アラフォーの私たちも多くは転職経験者、なのに……。
なのに、私だけでなく、実は多くの同級生もまた「転職は特別なこと」だと思っている。少なくとも2021年現在の20代のように転職はせず、「いざ、転職しよう」とするなら、相当な気持ちの奮起と覚悟を要する、と、思っている。実際、そうだった人もいるだろうけれど、一方で、少なからぬ同級生が20代ですでに転職をしていた。おそらく10年前から、キャリアアップは想像以上に特別なことではなかったのだろう。それでも、その時代を生きた私たちは、なぜか「キャリアアップは特別」と思い込んでいる。
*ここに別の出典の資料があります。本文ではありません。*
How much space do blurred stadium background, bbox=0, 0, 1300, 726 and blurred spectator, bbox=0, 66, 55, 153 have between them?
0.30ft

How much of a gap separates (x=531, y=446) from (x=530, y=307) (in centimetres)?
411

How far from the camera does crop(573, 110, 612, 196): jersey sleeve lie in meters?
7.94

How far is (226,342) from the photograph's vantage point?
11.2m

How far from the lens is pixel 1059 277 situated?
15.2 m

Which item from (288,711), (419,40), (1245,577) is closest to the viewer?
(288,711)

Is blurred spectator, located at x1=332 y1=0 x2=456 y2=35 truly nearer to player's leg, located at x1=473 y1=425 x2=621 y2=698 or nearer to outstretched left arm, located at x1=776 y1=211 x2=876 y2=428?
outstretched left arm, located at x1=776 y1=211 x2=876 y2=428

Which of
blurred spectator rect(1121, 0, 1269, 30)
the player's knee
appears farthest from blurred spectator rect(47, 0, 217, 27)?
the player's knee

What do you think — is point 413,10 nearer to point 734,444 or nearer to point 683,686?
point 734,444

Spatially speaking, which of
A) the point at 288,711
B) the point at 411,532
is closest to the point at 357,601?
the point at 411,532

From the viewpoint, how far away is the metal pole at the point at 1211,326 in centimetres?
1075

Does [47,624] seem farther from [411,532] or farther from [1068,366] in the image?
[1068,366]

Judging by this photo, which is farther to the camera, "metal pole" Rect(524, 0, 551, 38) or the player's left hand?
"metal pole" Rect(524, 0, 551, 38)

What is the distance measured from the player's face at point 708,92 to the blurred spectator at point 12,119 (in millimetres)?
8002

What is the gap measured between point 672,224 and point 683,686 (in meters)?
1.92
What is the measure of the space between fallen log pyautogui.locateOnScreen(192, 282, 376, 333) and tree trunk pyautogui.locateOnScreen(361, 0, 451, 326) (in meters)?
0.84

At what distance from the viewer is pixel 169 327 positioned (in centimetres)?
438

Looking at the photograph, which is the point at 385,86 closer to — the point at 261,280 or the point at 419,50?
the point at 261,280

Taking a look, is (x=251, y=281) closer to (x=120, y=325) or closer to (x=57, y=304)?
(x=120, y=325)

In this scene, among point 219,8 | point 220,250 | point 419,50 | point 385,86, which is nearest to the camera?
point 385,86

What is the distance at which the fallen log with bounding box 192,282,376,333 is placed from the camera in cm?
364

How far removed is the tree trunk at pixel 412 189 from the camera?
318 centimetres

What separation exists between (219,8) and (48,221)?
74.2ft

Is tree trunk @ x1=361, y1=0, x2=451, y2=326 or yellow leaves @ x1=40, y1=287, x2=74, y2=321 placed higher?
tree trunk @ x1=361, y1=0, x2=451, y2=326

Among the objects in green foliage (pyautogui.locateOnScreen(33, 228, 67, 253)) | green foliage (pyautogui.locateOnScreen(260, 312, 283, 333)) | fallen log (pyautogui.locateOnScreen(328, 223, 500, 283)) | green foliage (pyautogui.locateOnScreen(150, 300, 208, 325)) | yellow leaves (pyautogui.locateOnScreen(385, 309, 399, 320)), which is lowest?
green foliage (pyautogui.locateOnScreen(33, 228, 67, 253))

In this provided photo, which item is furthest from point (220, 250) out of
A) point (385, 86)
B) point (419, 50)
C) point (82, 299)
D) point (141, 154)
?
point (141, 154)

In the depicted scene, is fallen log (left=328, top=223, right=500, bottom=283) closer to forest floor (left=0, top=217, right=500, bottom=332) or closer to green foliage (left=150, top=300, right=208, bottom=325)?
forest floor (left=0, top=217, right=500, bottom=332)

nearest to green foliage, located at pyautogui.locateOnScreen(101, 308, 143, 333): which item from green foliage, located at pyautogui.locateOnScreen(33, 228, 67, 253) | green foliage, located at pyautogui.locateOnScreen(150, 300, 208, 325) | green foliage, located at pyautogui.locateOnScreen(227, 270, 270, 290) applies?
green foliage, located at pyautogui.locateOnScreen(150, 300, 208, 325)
40歳といえば、世間的にはいちばん油がのる世代だろう。その私たちが「キャリアアップは、ハイクラスの人間がするもの」と思い込んでいるのだとしたら、転職はまだ市民権を得ていないと言えそうだ。少なくとももっと下の世代に、キャリア形成をうまく語ることはできないかもしれない。
もしこの仮説が正しいなら、本書は、転職をより身近なものにし、転職に市民権を与え、転職をうまく使うことで今の人材市場の波を乗りこなす術を教える指南書になる(仮説が正しくなくても、価値ある本というのは前提として)。
「でも私、強みも実績もないんです……」
本書の語りは丁寧だ。私がもっとも心配していた、転職に対する特別感について、本書はのっけから触れている。著者はこのような声をよく聞くという。
「でも私、強みも実績もないんです……」(同書7頁)
本書には、「あなたの強み」を可視化する方法論が目白押しだ。自分への「タグづけ」はその一つ。最後方のページにはタグ一覧の表までついている。表と対照しながら、自分の仕事の棚卸しだってできる。しかし、それでも重たい腰が上げられない読者を意識してか、著者はこう書く。
「『自分のタグなんて見つけられるのかな……』と不安に思った方もいるでしょう。しかし、安心してください」「読者の皆さんが実際に自分のタグを明確にし、また次にどんなタグと掛け合わせて市場価値を高めていけばいいのか、誰でもできるフレームワークを第2章以降で詳しく解説していきます」(43頁)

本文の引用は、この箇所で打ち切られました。